Journalist J.D. Long-Garcia, editor of the Catholic Sun, is on a CRS-sponsored trip to Niger and Burkina Faso as an award winner in the Egan Award for Journalistic Excellence competition. He is writing a series of blog posts while on the trip.

Children turn to gold mining after drought leaves few options in Burkina Faso

SEGUENEGA, Burkina Faso — Thirteen-year-old Zale Moumouni has been living 12 kilometers down the road from his village, searching for gold. He spends his days at the bottom of a meters-deep hole, shoveling sand to be sifted.

There’s 250 miners on site — 150 of them are children.

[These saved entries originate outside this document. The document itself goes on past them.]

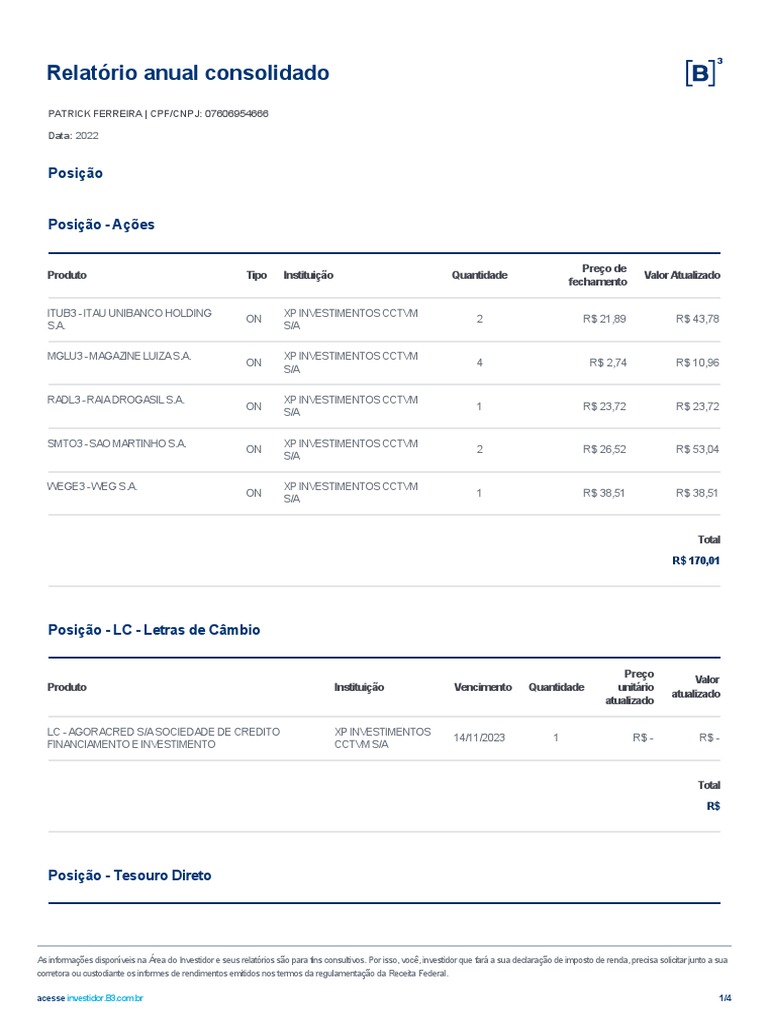 Relatório anual consolidado

[B]³

PATRICK FERREIRA | CPF/CNPJ: 07606954666

Data: 2022

Posição

Posição - Ações

| Produto | Tipo | Instituição | Quantidade | Preço de fechamento | Valor Atualizado |
|---|---|---|---|---|---|
| ITUB3 - ITAU UNIBANCO HOLDING S.A. | ON | XP INVESTIMENTOS CCTVM S/A | 2 | R$ 21,89 | R$ 43,78 |
| MGLU3 - MAGAZINE LUIZA S.A. | ON | XP INVESTIMENTOS CCTVM S/A | 4 | R$ 2,74 | R$ 10,96 |
| RADL3 - RAIA DROGASIL S.A. | ON | XP INVESTIMENTOS CCTVM S/A | 1 | R$ 23,72 | R$ 23,72 |
| SMTO3 - SAO MARTINHO S.A. | ON | XP INVESTIMENTOS CCTVM S/A | 2 | R$ 26,52 | R$ 53,04 |
| WEGE3 - WEG S.A. | ON | XP INVESTIMENTOS CCTVM S/A | 1 | R$ 38,51 | R$ 38,51 |

Total
R$ 170,01

Posição - LC - Letras de Câmbio

| Produto | Instituição | Vencimento | Quantidade | Preço unitário atualizado | Valor atualizado |
|---|---|---|---|---|---|
| LC - AGORACRED S/A SOCIEDADE DE CREDITO FINANCIAMENTO E INVESTIMENTO | XP INVESTIMENTOS CCTVM S/A | 14/11/2023 | 1 | R$ - | R$ - |

Total
R$

Posição - Tesouro Direto

As informações disponíveis na Área do Investidor e seus relatórios são para fins consultivos. Por isso, você, investidor que fará a sua declaração de imposto de renda, precisa solicitar junto a sua corretora ou custodiante os informes de rendimentos emitidos nos termos da regulamentação da Receita Federal.

acesse investidor.B3.com.br

1/4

Moumouni started mining because he didn’t have enough to eat. He dropped out of school and is trying to make a living finding gold for the owners of the land — only he’s still not getting enough food. The landowners pitch it some food and tools, but that’s about it.

“We are here — we’re working, but we can’t find anything,” he said. “If we can have food and money, we’ll leave the place. If  we had food and water, we’d go back to school.” He’s been there a month, he said, but he hasn’t found much.

A young mother panned for gold with her baby tied to her back. Another was pregnant. Accidents happen on the Baku site — one man had a bandaged eye, injured while digging. The miners say lack of rainfall led them to this.

“We are farmers, but the crop isn’t good,” said Sawaago Southaila, who seemed to be the closest thing the miners had to a leader. ” It’s hard work, but it’s only when you don’t find anything that it becomes truly unbearable,” he said, adding that he’s responsible for feeding 21 children.